Opdracht 1 - Noem alle luchthavens die in de tekst over het vervoer van medische isotopen worden genoemd.
Opdracht 2 - Schrijf uit de tekst over het vervoer van medische isotopen woord voor woord over wat begint bij de woorden "Voor het vervoer gelden" en eindigt na "bij een transportongeval.".
Opdracht 3 - Welke instantie is volgens de tekst over het vervoer van medische isotopen in Nederland het bevoegd gezag voor het vervoer van radioactieve stoffen en splijtstoffen?

Overgenomen tekst -
=====
Omdat de meeste medische isotopen na productie snel vervallen, moeten ze in zo kort mogelijke tijd naar de patiënt worden vervoerd. Het is voor de betrokken bedrijven een doorlopende uitdaging om de reisduur zo kort mogelijk te houden. Voor veel buitenlandse bestemmingen is luchtvervoer nodig. Omdat KLM en ook de belangrijkste vrachtafhandelaar op Schiphol (vrijwel) geen vervoer van radioactieve stoffen accepteren, vindt het meeste luchtvervoer plaats via de luchthavens van Zaventem (België) en Frankfurt (Duitsland).
Voor het naar het buitenland brengen van medische isotopen is een vergunning verplicht. In Nederland is de ANVS het bevoegd gezag voor het vervoer van radioactieve stoffen en splijtstoffen. De ANVS verleent dan ook de vervoersvergunningen en houdt hier toezicht op.
Op het vervoer van de medische isotopen zijn de eisen uit de internationale vervoersregelgeving van toepassing; voor het over de weg vervoeren betreft het de bepalingen uit de Regeling vervoer van gevaarlijke stoffen over land (VLG). De medische isotopen worden vervoerd in daarvoor voorgeschreven transportverpakkingen.
Voor het vervoer gelden strenge internationale regels, gebaseerd op de IAEA Transport Regulations. Die IAEA-regels bestaan al meer dan 50 jaar, en in die tijd zijn er geen transportongevallen geweest met slachtoffers door radioactieve lading.
De transportrisico’s zijn klein. De transportverpakking vormt de basis voor de transportveiligheid: grotere (dus meer risicovolle) hoeveelheden radioactief materiaal moeten in door bevoegde overheden gecertificeerde, ongevalsbestendige verpakkingen worden vervoerd. Met zulke verpakkingen is de kans zeer klein op het vrijkomen van radioactiviteit bij een transportongeval.
Worst case scenario’s zijn dan ook ongevallen met ‘lichtere’ verpakkingen die niet zijn ontworpen om (zware) ongevallen te kunnen doorstaan. De meeste medische isotopen worden in dit type verpakking vervoerd. De hoeveelheid radioactief materiaal dat met dergelijke verpakkingen vervoerd wordt, is echter beperkt. Hierdoor blijven de gevolgen van transportongevallen steeds beperkt tot lokale gevolgen.
Een van de worst case scenario’s is een brand na een ongeval met een bestelbus met meerdere verpakkingen met medische isotopen (niet ongevalsbestendig). Door de brand raakt een aantal verpakkingen beschadigd of wordt vernietigd waarbij een deel van de medische isotopen vrijkomt. Toch blijven de gevolgen dan beperkt tot een lokale besmetting en een lokaal verhoogd stralingsniveau. De brandweer is toegerust om zulke ongevallen te kunnen bestrijden.
In de nucleaire geneeskunde en radiotherapie gebruikt men radioactieve stoffen bij de diagnose en de behandeling van ziekten, zoals schildklierkanker of prostaatkanker.
=====
Bronmateriaal -
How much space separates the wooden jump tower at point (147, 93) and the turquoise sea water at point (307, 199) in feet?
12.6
=====
Antwoordvak 1 - Schiphol, Zaventem, Frankfurt

Antwoordvak 2 -
Voor het vervoer gelden strenge internationale regels, gebaseerd op de IAEA Transport Regulations. Die IAEA-regels bestaan al meer dan 50 jaar, en in die tijd zijn er geen transportongevallen geweest met slachtoffers door radioactieve lading.
De transportrisico’s zijn klein. De transportverpakking vormt de basis voor de transportveiligheid: grotere (dus meer risicovolle) hoeveelheden radioactief materiaal moeten in door bevoegde overheden gecertificeerde, ongevalsbestendige verpakkingen worden vervoerd. Met zulke verpakkingen is de kans zeer klein op het vrijkomen van radioactiviteit bij een transportongeval.

Antwoordvak 3 - De ANVS.